En principio, a no ser que se pactara lo contrario específicamente en el contrato, el arrendatario tenía derecho a recibir una compensación por las mejoras introducidas en la finca. Igualmente, si el contrato era menor a dos años y si no se pactaba en contra, la pérdida de las cosechas por motivos ajenos al colono no obligaba a éste a pagar la renta. El marco legal anterior a la legislación gaditana se basaba, por tanto, en una libre disposición de la tierra por parte del propietario que tenía pocas restricciones (Peset, 1982).
Sin embargo, a lo largo del XVIII la legislación borbónica había establecido un complejo y confuso marco legal que limitaba las capacidades del propietario. Esta legislación, según todos los indicios, tenía una escasa repercusión real en el marco del País Valenciano, donde el elemento decisorio clave a nivel legal eran las condiciones pactadas en el contrato, que frecuentemente contradecían la confusa legislación borbónica. Un ejemplo son las subastas de arrendamientos y la fijación del precio. Algunos decretos de Fernando VI prohibían la licitación de las tierras en subasta para ser arrendadas con la intención de mantener unos precios reducidos. Sin embargo, veremos funcionar libremente el sistema de subasta de arrendamientos a lo largo de este estudio en diferentes comarcas con anterioridad a la legislación de las Cortes de Cádiz. Por otra parte, en otras zonas de España se establecía el mecanismo de «posesión y tasa», que impedía el cambio de cultivadores y limitaba el ascenso de la renta a unas tasas establecidas. Tampoco veremos que estos mecanismos funcionen en nuestro patrimonio, ni que algún colono defienda su posición pretendiendo su vigencia. Posiblemente el alza de precios y el aumento de la renta a lo largo de las décadas centrales del XVIII hizo que los propietarios, como veremos también en el caso del Hospital, ejercieran su libre disposición de las tierras sin que la legislación se lo impidiera, demostrando la escasa efectividad de estos mecanismos protectores del colono.[6]
La legislación de las Cortes de Cádiz, coherentemente con la orientación del conjunto de medidas de la reforma agraria liberal, intentaba generar un nuevo marco jurídico e institucional donde la incertidumbre legal del Antiguo Régimen y las restricciones y obstáculos del sistema agrario heredado del feudalismo no limitaran la libre disposición y uso de la propiedad. Los arrendamientos se vieron sujetos a una nueva ley en 1813, luego restablecida en 1836, que los regulaba. La ley gaditana establecía los principios de la libertad de mercado en la contratación de los arrendamientos (Fontana y Garrabou, 1986). Eliminaba las restricciones a la libre fijación por parte del propietario del precio del arrendamiento, se defendía la libertad de contratación sin preferencias de ningún tipo. Se eliminaba cualquier resquicio de principios consuetudinarios que permitiera a los colonos mantenerse en las parcelas tras la finalización del contrato, con lo que el dueño quedaba con la libertad de contratar a quien quisiera, sin que se pudiera objetar algún derecho a su libre disposición de la tierra.

= = = = = = =

Su objetivo: Transcriba sin cambios el pasaje del fragmento sobre los arrendamientos que comienza en «En principio, a» y termina en «restricciones (Peset, 1982).».

= = = = = = =

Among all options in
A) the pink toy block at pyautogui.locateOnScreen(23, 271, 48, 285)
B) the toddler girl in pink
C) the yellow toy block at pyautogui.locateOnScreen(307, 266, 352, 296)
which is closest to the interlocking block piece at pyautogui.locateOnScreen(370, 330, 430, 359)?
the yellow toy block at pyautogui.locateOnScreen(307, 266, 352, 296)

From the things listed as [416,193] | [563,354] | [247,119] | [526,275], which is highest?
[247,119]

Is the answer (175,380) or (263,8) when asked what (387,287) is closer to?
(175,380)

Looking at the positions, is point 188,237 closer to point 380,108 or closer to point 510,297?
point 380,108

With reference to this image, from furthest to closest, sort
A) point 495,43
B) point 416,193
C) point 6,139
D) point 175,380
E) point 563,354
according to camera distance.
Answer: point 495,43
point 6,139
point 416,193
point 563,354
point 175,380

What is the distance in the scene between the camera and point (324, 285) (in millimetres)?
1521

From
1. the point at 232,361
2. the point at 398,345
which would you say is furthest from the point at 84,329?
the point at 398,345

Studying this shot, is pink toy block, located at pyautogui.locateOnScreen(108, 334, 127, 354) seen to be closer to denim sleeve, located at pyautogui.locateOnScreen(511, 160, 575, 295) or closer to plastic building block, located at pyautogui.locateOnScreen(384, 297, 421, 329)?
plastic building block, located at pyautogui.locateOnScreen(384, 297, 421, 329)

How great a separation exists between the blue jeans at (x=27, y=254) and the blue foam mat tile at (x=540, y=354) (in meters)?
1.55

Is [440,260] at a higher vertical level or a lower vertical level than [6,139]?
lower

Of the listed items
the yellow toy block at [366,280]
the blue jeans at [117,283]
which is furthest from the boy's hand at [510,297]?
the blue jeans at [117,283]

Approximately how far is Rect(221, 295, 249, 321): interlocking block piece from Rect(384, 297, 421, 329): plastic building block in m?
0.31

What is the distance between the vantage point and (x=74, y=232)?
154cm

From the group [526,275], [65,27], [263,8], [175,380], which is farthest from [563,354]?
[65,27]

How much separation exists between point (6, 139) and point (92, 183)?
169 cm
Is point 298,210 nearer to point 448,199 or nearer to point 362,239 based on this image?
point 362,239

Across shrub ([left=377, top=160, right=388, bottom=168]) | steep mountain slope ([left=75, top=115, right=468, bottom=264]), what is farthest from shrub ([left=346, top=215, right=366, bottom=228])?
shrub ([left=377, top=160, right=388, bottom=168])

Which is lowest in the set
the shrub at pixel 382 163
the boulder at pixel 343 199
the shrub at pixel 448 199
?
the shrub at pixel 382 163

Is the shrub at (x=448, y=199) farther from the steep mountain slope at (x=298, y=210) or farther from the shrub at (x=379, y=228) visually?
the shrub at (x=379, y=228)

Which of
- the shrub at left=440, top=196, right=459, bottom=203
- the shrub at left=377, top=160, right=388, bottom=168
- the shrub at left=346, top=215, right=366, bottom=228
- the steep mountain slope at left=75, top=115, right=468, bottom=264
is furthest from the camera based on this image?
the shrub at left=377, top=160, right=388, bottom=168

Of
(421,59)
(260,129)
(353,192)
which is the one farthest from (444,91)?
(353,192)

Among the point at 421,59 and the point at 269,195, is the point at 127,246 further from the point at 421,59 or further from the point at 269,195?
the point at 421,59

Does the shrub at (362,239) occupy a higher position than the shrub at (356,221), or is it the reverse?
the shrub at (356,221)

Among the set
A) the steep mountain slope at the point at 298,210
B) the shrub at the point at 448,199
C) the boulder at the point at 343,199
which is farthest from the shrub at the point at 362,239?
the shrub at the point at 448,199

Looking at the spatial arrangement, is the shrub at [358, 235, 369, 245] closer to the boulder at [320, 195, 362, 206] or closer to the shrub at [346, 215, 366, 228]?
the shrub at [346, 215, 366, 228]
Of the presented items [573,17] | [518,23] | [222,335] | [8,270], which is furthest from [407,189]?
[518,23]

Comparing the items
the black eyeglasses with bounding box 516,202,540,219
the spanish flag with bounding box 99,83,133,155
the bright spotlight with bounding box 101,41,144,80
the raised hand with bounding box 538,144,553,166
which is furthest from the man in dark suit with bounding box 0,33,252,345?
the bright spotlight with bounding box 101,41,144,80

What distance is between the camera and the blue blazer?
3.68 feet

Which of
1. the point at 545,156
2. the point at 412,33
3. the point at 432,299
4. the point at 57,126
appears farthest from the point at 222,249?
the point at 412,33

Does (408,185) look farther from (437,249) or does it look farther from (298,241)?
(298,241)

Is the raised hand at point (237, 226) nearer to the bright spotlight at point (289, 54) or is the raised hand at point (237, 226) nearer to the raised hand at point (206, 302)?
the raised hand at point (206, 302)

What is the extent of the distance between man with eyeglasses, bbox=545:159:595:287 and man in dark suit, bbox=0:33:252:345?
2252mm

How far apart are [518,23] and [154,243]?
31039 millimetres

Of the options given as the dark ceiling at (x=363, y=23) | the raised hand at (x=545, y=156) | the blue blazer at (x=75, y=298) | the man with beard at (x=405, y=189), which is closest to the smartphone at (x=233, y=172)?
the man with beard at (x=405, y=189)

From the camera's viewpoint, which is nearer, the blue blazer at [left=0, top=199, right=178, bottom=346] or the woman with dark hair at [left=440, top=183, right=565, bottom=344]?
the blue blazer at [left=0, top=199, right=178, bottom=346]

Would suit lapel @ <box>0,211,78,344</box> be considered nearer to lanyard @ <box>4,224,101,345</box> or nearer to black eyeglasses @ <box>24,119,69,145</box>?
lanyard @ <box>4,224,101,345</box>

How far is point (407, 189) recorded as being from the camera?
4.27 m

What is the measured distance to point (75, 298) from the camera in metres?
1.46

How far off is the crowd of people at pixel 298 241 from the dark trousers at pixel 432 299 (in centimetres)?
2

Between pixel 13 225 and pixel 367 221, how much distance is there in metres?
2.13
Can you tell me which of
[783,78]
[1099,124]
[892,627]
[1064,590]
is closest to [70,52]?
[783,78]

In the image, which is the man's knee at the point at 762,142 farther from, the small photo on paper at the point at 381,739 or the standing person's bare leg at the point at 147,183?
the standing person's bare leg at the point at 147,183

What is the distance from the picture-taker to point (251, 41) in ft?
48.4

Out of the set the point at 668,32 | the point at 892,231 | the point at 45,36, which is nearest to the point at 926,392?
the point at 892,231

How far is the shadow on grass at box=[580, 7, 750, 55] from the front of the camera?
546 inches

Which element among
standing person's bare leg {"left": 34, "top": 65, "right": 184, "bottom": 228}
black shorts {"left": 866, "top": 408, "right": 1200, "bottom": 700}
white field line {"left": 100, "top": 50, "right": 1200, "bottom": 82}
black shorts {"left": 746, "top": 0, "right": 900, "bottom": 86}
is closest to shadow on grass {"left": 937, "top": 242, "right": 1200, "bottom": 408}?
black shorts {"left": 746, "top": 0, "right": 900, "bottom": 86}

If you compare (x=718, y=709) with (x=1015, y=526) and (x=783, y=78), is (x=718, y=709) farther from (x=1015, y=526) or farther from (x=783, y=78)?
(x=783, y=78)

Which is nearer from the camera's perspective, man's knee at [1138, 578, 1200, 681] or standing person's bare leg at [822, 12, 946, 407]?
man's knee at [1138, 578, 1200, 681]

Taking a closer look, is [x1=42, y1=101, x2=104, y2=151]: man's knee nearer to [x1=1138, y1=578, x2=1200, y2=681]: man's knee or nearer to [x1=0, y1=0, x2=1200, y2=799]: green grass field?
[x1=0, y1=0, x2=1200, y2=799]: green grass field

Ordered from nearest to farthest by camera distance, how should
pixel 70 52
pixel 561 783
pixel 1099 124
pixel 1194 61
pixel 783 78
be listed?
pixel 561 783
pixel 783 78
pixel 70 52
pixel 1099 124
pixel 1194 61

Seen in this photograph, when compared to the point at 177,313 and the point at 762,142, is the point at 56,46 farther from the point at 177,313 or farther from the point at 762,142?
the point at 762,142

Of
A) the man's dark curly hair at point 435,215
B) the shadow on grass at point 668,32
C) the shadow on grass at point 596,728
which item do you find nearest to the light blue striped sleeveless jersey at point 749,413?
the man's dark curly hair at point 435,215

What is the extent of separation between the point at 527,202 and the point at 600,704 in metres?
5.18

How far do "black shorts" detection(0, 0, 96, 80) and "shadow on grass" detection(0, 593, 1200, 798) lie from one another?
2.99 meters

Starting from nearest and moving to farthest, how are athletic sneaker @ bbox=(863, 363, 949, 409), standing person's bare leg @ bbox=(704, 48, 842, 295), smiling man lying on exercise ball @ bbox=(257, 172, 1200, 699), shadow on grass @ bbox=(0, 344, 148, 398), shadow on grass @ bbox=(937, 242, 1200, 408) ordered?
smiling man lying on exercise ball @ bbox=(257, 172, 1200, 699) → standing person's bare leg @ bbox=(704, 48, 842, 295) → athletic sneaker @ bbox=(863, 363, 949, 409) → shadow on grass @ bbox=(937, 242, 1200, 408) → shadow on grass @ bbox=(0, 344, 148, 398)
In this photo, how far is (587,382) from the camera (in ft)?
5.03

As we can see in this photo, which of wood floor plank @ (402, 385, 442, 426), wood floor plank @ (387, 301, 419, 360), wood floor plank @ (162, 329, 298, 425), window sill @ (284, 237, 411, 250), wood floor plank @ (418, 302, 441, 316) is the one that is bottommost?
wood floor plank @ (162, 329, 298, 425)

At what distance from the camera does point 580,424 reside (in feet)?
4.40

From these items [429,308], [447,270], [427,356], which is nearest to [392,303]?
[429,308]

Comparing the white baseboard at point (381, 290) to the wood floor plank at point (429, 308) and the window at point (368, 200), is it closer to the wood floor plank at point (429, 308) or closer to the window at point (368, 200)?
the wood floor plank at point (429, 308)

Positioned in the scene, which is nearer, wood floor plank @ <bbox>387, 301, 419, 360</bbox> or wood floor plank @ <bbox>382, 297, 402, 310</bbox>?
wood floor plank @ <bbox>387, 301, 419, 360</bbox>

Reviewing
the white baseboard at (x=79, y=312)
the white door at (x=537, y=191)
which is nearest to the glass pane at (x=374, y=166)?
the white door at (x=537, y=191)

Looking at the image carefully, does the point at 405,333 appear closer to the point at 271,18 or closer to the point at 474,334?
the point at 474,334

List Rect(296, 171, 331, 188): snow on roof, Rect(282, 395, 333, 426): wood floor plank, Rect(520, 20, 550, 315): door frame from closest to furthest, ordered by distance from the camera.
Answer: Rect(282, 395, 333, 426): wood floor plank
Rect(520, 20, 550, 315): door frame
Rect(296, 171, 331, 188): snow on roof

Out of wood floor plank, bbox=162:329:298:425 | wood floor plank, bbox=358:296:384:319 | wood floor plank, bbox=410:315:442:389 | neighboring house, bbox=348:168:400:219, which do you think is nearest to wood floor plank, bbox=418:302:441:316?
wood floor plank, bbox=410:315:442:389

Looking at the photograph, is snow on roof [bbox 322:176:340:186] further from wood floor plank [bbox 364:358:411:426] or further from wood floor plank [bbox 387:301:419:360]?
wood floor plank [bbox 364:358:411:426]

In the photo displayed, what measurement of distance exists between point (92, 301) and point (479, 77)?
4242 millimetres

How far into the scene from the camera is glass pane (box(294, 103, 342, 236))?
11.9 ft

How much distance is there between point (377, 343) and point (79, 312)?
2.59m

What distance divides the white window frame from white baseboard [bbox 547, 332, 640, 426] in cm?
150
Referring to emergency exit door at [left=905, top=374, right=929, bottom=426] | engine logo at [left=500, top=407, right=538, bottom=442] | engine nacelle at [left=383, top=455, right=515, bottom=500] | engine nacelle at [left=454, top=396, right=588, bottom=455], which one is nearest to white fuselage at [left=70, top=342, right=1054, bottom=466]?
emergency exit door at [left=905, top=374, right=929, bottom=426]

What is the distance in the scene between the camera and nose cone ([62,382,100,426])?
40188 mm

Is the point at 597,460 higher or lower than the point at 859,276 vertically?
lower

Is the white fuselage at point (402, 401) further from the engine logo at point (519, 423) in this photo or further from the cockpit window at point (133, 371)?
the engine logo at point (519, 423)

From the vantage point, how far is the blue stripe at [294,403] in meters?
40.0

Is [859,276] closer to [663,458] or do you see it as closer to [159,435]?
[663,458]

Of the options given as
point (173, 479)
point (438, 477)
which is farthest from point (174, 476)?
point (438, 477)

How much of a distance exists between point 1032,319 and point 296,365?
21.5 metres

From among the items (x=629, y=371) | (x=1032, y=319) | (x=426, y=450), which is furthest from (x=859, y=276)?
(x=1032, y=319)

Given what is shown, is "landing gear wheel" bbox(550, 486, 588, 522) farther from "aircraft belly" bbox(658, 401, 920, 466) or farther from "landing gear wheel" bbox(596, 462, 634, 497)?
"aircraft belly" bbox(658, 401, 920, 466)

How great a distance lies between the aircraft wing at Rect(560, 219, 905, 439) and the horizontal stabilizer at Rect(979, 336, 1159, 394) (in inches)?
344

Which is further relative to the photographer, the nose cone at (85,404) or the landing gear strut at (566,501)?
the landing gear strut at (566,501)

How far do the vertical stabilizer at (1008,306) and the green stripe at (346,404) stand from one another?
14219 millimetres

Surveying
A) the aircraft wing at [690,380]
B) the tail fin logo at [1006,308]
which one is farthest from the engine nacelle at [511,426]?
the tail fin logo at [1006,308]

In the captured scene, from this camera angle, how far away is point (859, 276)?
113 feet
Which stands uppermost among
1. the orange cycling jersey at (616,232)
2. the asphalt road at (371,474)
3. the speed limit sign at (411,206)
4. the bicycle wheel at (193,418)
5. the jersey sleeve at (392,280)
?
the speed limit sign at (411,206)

= = = = = = =

Respuesta al ejercicio:
En principio, a no ser que se pactara lo contrario específicamente en el contrato, el arrendatario tenía derecho a recibir una compensación por las mejoras introducidas en la finca. Igualmente, si el contrato era menor a dos años y si no se pactaba en contra, la pérdida de las cosechas por motivos ajenos al colono no obligaba a éste a pagar la renta. El marco legal anterior a la legislación gaditana se basaba, por tanto, en una libre disposición de la tierra por parte del propietario que tenía pocas restricciones (Peset, 1982).